# Assignment 0: Introduction to Python and the Jupyter Notebook Environment

#### Skills
1. Work with Juypter notebooks (cell types)
2. Python basics - data type
3. Some useful data structures
    - lists    
    - numpy arrays
    - dictionaries
4. Basic plotting functions
5. Further reading

#### Concepts
* Analyzing and visualizing data

## Welcome to ENV 330 / MAE 330

_You are looking at [Jupyter Notebook](http://jupyter-notebook.readthedocs.io/en/latest/notebook.html)_.  A Jupyter notebook (formerly known as an iPython notebook) is a lightweight environment for describing and running blocks of code in a [variety of languages](https://github.com/jupyter/jupyter/wiki/Jupyter-kernels).  Over the last few years, it has become a popular tool in the scientific community for its use in data analysis and exploration.  Throughout this course we'll be using notebooks to look at data both from observations and numerical models.

## 1. Cell types
A key feature of Jupyter notebooks is that they support different cell types.  A "cell" in a Jupyter notebook is a field in which one can enter text.  To enter text in a cell, one simply needs to click inside it to make it active.  There are two types of cells:

1. Markdown cells (like this cell itself)
2. Code cells.

### Markdown cells
Markdown cells are meant for displaying text.  Markdown is a way of indicating basic formatting aspects in plain text form.  A full description of its syntax (with examples) can be found [here.](https://daringfireball.net/projects/markdown/syntax) You can also double click on any Markdown cell in this notebook to see the text that produced it.  

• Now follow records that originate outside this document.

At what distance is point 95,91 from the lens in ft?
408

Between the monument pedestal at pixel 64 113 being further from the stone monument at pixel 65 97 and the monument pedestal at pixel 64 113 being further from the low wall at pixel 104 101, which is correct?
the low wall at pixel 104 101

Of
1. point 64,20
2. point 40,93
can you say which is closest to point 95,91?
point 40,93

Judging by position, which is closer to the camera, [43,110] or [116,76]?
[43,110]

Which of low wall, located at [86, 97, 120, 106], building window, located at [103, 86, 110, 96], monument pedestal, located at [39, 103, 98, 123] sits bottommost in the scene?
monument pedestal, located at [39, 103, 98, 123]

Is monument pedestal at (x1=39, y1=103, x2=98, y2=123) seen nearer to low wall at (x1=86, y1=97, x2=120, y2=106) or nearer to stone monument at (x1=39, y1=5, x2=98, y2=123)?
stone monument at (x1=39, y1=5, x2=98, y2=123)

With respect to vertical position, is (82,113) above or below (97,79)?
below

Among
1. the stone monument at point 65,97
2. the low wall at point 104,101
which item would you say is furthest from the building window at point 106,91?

Things Markdown supports are multi-level headings, bulleted and numbered lists, links, images, and font styles (e.g. **bold** or *italic*).  Jupyter notebooks also include MathJax support, so you can type LaTeX-style equations.  E.g. 
$$y = mx + b$$
In practice, it can often be helpful to use Markdown cells to provide background for the data analysis you are doing (e.g. to provide links to scientific papers, or describe the math behind a certain kind of analysis).

### Code cells
Code cells are what make the Jupyter notebook a powerful data analysis tool.  They enable one to write multi-line snippets of code, which can be executed one at a time, and in any order.

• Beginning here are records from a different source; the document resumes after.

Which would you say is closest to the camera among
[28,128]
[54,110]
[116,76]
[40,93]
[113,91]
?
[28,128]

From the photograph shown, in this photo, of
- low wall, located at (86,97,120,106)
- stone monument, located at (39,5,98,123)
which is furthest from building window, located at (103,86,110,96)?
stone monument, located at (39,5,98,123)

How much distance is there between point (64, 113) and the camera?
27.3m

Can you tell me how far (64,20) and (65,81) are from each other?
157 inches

After running a cell, the variables created in the cell will now be accessible to all other cells in the notebook.

### Cell operations
- To create a cell: In the menu bar, click on "Insert".
- Command mode and edit mode: Command mode binds the keyboard to notebook level actions, indicated by a blue left margin. Edit mode allows one to work on the text in a cell, indicated by a green border.
- Going from command mode to edit mode: Click anywhere in the cell or press "Enter".
- Going from edit mode to command mode: Click on cell border or press "ESC".
- To navigate among cells: Use Up and Down keys.
- To run a cell (i.e. the one you are typing in) you hold down the "Control" (windows) or "Shift" (mac) key and then press "Enter" key, or simply click on the "Run" button in the toolbar above. 

In [None]:
print('Hello world!')

To see all the interactive variables, we can use the [magic command](https://ipython.readthedocs.io/en/stable/interactive/magics.html) `%whos`.

In [None]:
%whos

## 2.  Python basics - data type

Python is a dynamically typed language; therefore it is very straightforward to assign data to a variable (there is no need to specify the data type). That is to say, Python has no command for declaring a variable; a variable is created the moment you first assign a value to it.

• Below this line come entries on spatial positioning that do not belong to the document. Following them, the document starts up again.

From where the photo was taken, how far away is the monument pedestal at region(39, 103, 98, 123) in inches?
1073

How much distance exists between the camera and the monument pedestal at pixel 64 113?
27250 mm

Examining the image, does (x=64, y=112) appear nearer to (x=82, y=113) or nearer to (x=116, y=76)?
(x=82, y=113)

Create the following three variables:

`a = 2` 

`b = 4.0`

`c = 'c'`

In [None]:
a = 
b = 
c = 

Note that after executing the cell above, all other cells now have access to the variables "a", "b" and "c".

You can check the value of a variable by executing it alone in a cell. You can also check the datatype using the `type()` command. 

What are the datatypes of `a`, `b`, and `c`? 

In [None]:
type(a)

In [None]:
type(b)

In [None]:
type(c)

Now create a new variable:

`d = a + 2`

then print the result

In [None]:
d = 

In [None]:
print(d)

## 3.  Python data structures
Some fundamental Python data structures that will be of use to us in this course are:
- Lists
- `Numpy` arrays
- Dictionaries

### 3.1 Lists
Lists store *ordered* sequences of objects. The objects need not be of the same type (but often they will be).  See the following two examples of lists below.

In [None]:
list_a = ['a', 'b', 'c', 'd'] # list of strings
list_b = ['a', 2, '🤪', list_a] # mixed list of strings, and integers and a nested list

# Note that comments can be inserted into a codeblock using the '#' symbol. 
# This is a good way to document your work for future reference. 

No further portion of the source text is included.